Last modified: 2008-12-20 08:03:55 UTC
The XSS vulnerability is a follows: 1) A malicious user uploads an specially crafted image to Mediawiki. 2) The detectScript function in SpecialUpload.php incorrectly determines that the file is safe for upload. 3) The user visits a malicious web site in Internet Explorer 6 or Internet Explorer 7. 4) The web site navigates the user directly to the image URL. 5) The browser sniffs the contents of the image as HTML and executes the JavaScript in the image in Wikipedia's security origin. I can post an example image to this bug if you like, but I wasn't sure if you wanted me to upload a working proof-of-concept exploit to the bugtracker. The issue is that the detectScript function only checks for a subset of the byte sequences that cause Internet Explorer's to sniff HTML. We are working to create a complete list of these byte sequences and will inform you when we have done so. Also troubling is the portion of the function following the comment "look for javascript." This code misses any number of places JavaScript might occur in an HTML document. Hopefully this code will not be needed once we make the first part of this function comprehensive.
Created attachment 5403 [details] Patch to extend black list Mediawiki already has a black list of dangerous file contents. The simplest fix is to extend the black list. I've attached an (untested) patch that extends the black list to all the tags we know to trigger content sniffing in IE and Firefox. We're still working on understand the content sniffing algorithms in various browsers, and we'll let you know if we discover other pitfalls you should be aware of.
CC'ing Tim on this, with his recent work on IEContentAnalyzer.
Adam, can you check against current 1.13.3 / SVN trunk (1.14 dev)?
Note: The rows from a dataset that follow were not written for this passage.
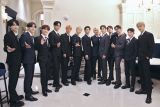 SEVENTEEN akan luncurkan single kolaborasi dengan Anne-Marie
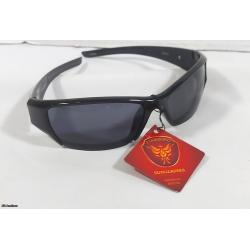 Firebird Sunglasses (Black)-  Listing BSUNB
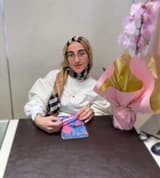 Ülkü Betül Sarıdağ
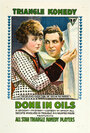 Done in Oil (1917) трейлер фильма в хорошем качестве 1080p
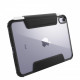 Чохол-книжка Spigen Ultra Hybrid Pro для Apple iPad mini 6 (2021) Black (ACS03765)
As far as we know we have a pretty complete set against IE currently.
Will do.
The strings "<hr", "<p", "</p", etc. are in urlmon.dll but they're harmless due to a bug in the heuristic code that's meant to enable them when 2 or more instances occur. All tags that actually work are in the list in IEContentAnalyzer.php.
I took a quick look at IEContentAnalyzer. Very impressive. I spotted a few minor inconsistencies with our understanding of IE7's content sniffing algorithm. You might be interested in our work reverse engineering the content sniffing algorithms of Firefox, Safari, and Chrome as well: http://webblaze.cs.berkeley.edu/2009/content-sniffing/ We would like to make sure we have the same signatures for IE because any inconsistencies are either bugs in IEContentAnalyzer or bugs in our model. Please let us know if you find anything that looks incorrect.
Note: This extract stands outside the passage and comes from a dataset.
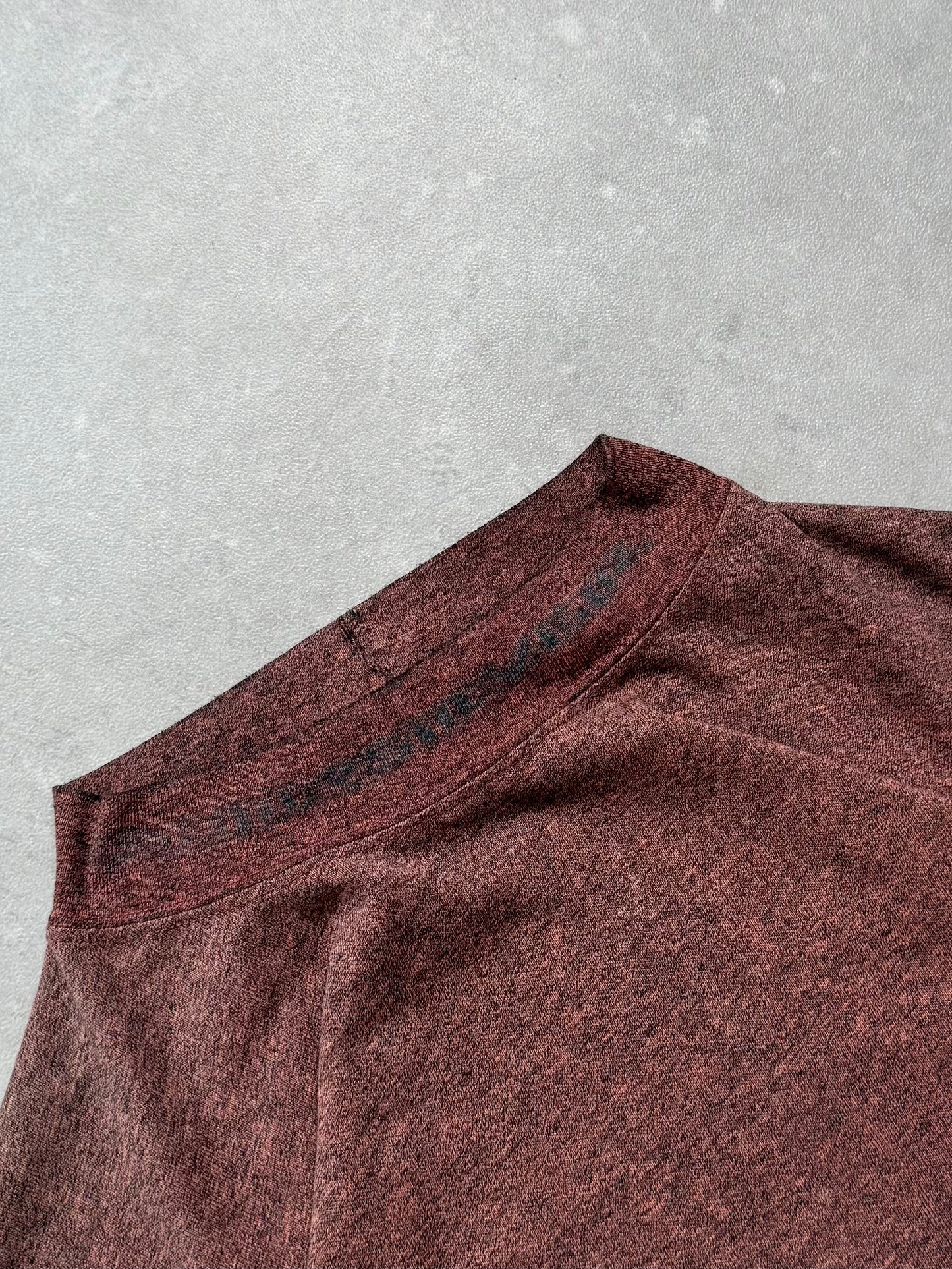 Vintage Quiksilver Long Sleeve T-shirt (L)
I took a look at IEContentAnalyzer.php and our own model. Our models are mostly identical, which is pretty impressive on both sides given all the quirks in IE's algorithm. To summarize, I found 4 discrepancies. We have fixed one signature in our web and here are the other 3 that you might want to fix: image/bmp Bytes 8 and 9 should zero, rather than different than zero image/gif The signature is case insensitive, rather than case sensitive application/macbinhex40 The signature is case sensitive, rather than case insensitive
(In reply to comment #7) > I took a look at IEContentAnalyzer.php and our own model. > Our models are mostly identical, which is pretty impressive on both sides > given all the quirks in IE's algorithm. > To summarize, I found 4 discrepancies. > We have fixed one signature in our web and here are the other 3 that you might > want to fix: > > image/bmp > Bytes 8 and 9 should zero, rather than different than zero Confirmed. .text:78152D71 xor edi, edi .text:78152D73 inc edi ... .text:78152D9D cmp [esi+8], ax .text:78152DA1 jnz short return_zero .text:78152DA3 jmp short return_edi > image/gif > The signature is case insensitive, rather than case sensitive Confirmed. Calls StrCmpNICA which is case-insensitive. > application/macbinhex40 > The signature is case sensitive, rather than case insensitive Confirmed. Calls StrCmpNCA which is case-sensitive. This is really great, to have the two of us do this independently and then be able to compare the results. You couldn't ask for a more thorough treatment, short of IE going open source and factoring out their own code for us to use. I don't think any of those three changes are exploitable in the typical use case in MediaWiki, so I'll just commit them to the development branch.